Is it one of those “food movies” like Big Night?  Yes, but only in the sense that the food, as art, stands in contrast to the old art forms like painting represented by the Recchi family.  The dishes are created only as needed for the event, and are consumed, although sometimes cherished, but then they are gone.  The chef must then create again.  

Betta returns from school in London, and will have an exhibit in Nice.  Emma goes to San Remo on the way to Nice to visit her daughter, and sees Antonio.  She impulsively follows him, loses her nerve and stops, then changes her mind and continues on.  She is human; she has fears and doubts.  She bumps into him after losing sight of him, and accepts an invitation to the land where the restaurant will go. As Antonio drives her in his truck, the camera is directed straight ahead in the character’s point of view.  We are familiar with this sensation, turning neither to the left nor to the right for fear that moving will break the spell.  If one of them regains their senses, the affair and the magic will be gone.  

There is also a scene from Antonio’s point of view.  Antonio, having met Emma Recchi at her home, sees her enter his restaurant.  She drops her bags and they passionately kiss.  When they are interrupted by her son Edo, the viewer thinks that the couple is caught, until it is shown that the entire scene was the Antonio’s fantasy.  Not only do we understand his state of mind in regards to Emma, we feel his fear at being discovered. 


When they make love, it’s filmed quite explicitly.  The sex is there because it’s important.  It’s important to Emma, and it’s messy and not precious about the naughty bits.  By filming explicitly and by using extreme close up, the director pulls in the audience to the characters’ points of view rather than keeping the voyeuristic distance.

They are of course discovered.  Antonio makes a fatal mistake by serving Edo’s favorite dish.  Only Emma could have taught him how to prepare it, so Edo puts that together with the other snippets of clues to deduce what has happened.  They shout at each other in Russian.  The betrayal is not against Emma’s husband so much as it is against her son.  She has kept secrets and has done this with his friend.  There is a tragic death.

Before the first dinner party, Emma’s husband Tancredi helps Emma get her jewelry on, as if he’s girding her for battle.  In the countryside, Antonio helps her off with her shoes, her clothes and her jewelry.
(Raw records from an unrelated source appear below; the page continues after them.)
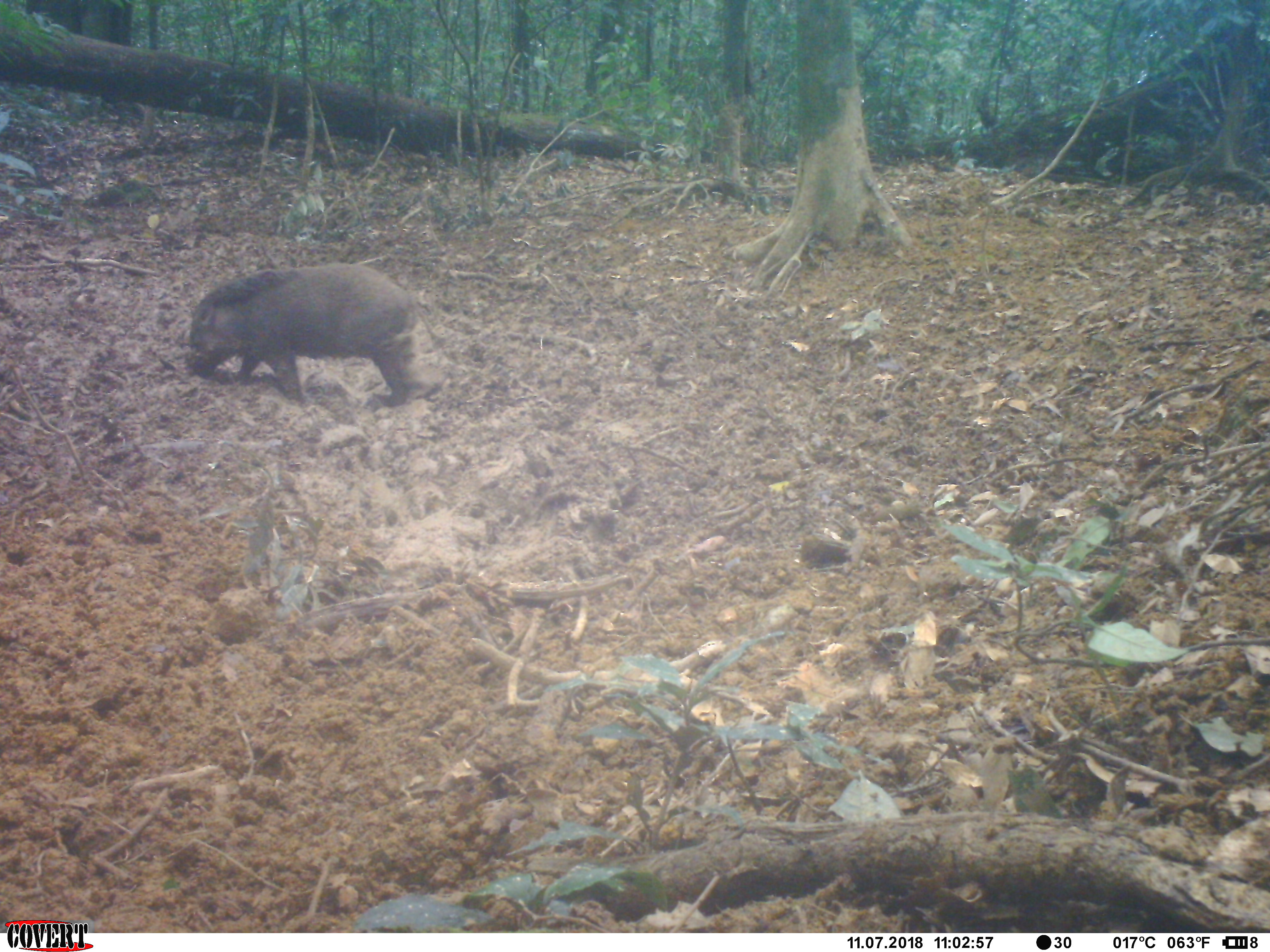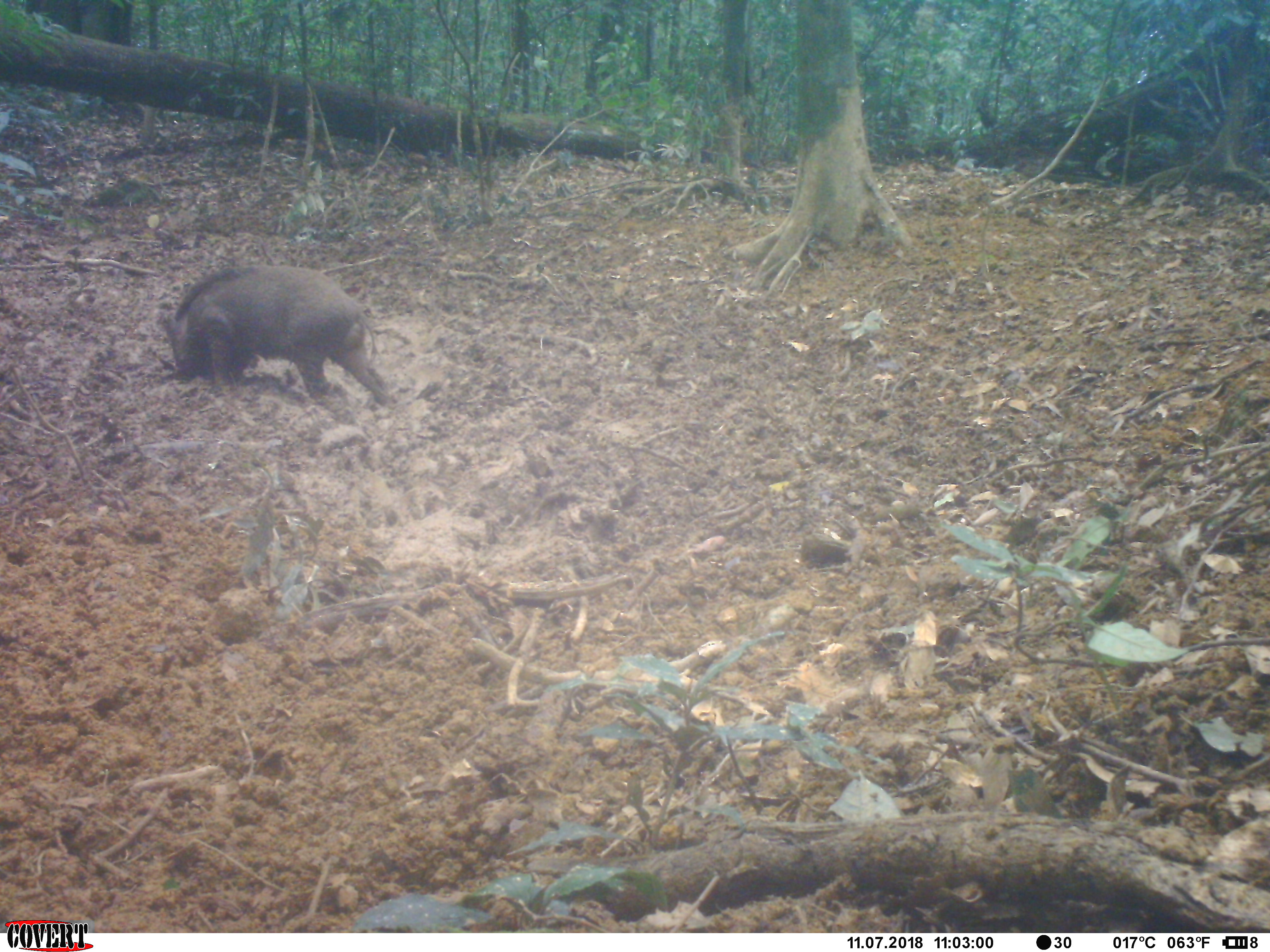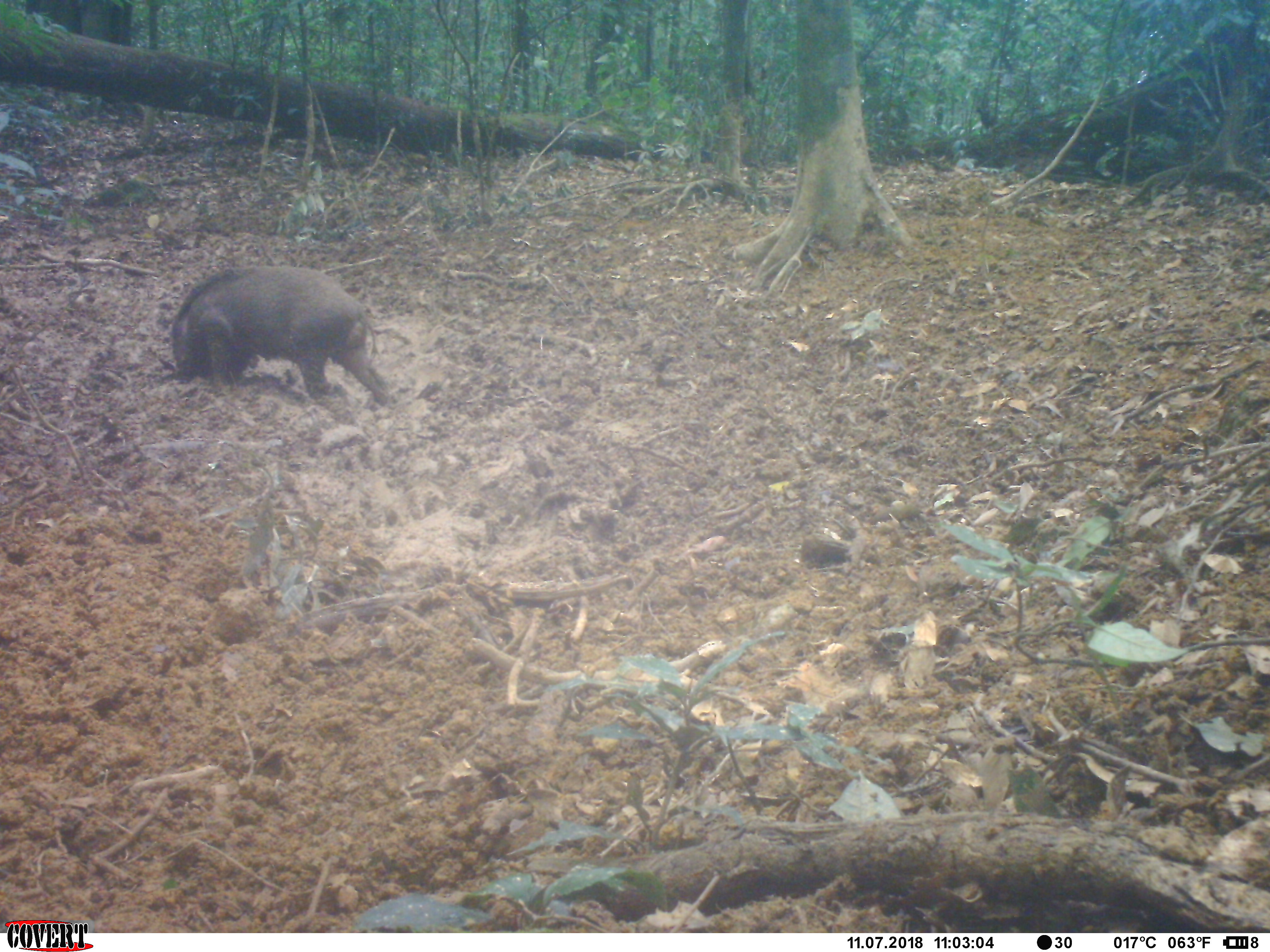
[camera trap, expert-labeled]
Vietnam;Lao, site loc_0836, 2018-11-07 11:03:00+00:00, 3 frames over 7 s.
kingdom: Animalia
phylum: Chordata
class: Mammalia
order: Artiodactyla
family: Suidae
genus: Sus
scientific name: Sus scrofa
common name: eurasian wild pig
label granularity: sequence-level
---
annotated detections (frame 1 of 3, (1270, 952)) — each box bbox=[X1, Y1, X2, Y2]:
eurasian wild pig: bbox=[185, 262, 450, 405]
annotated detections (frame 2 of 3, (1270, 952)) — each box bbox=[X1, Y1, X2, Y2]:
eurasian wild pig: bbox=[160, 262, 392, 409]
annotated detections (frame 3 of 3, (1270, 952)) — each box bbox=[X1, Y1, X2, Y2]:
eurasian wild pig: bbox=[168, 263, 395, 409]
She sheds her identity as a Recchi.  At the end of the film, after she has fled the graveside, Tancredi helps her put her shoes back on.   But this circle does not close.  She tells him, “I love Antonio,” as taut as a violin string, and he says she does not exist.  She flees.  She literally runs into the house and begins to throw her belongings together.  Without a word, sobbing, her trusted housekeeper, perhaps her best friend, helps her. 

Ebert famously says that it is not what it is about, but rather it is about HOW it is about what it is about.  This film is one of those slow European films that Sarah Palin complained about, and it is nearly perfect. I haven’t even gotten into the surprises—Rori speaks flawless English.  Do the Recchi’s have a history of importing their wives?  Tilda Swinton is mocked as some sort of alien from another planet with her extraordinary height and features.  Her alien-ness serves her well in a role of otherness, but  it’s her talent that serves her in a role of tenderness and passion.

2 comments:

Carl Nelson said...

Good review. It sounds visually delicious.

Machelle said...

Thanks, Carl. It really is. And I didn't even get into Tilda Swinton's performance. Amazing.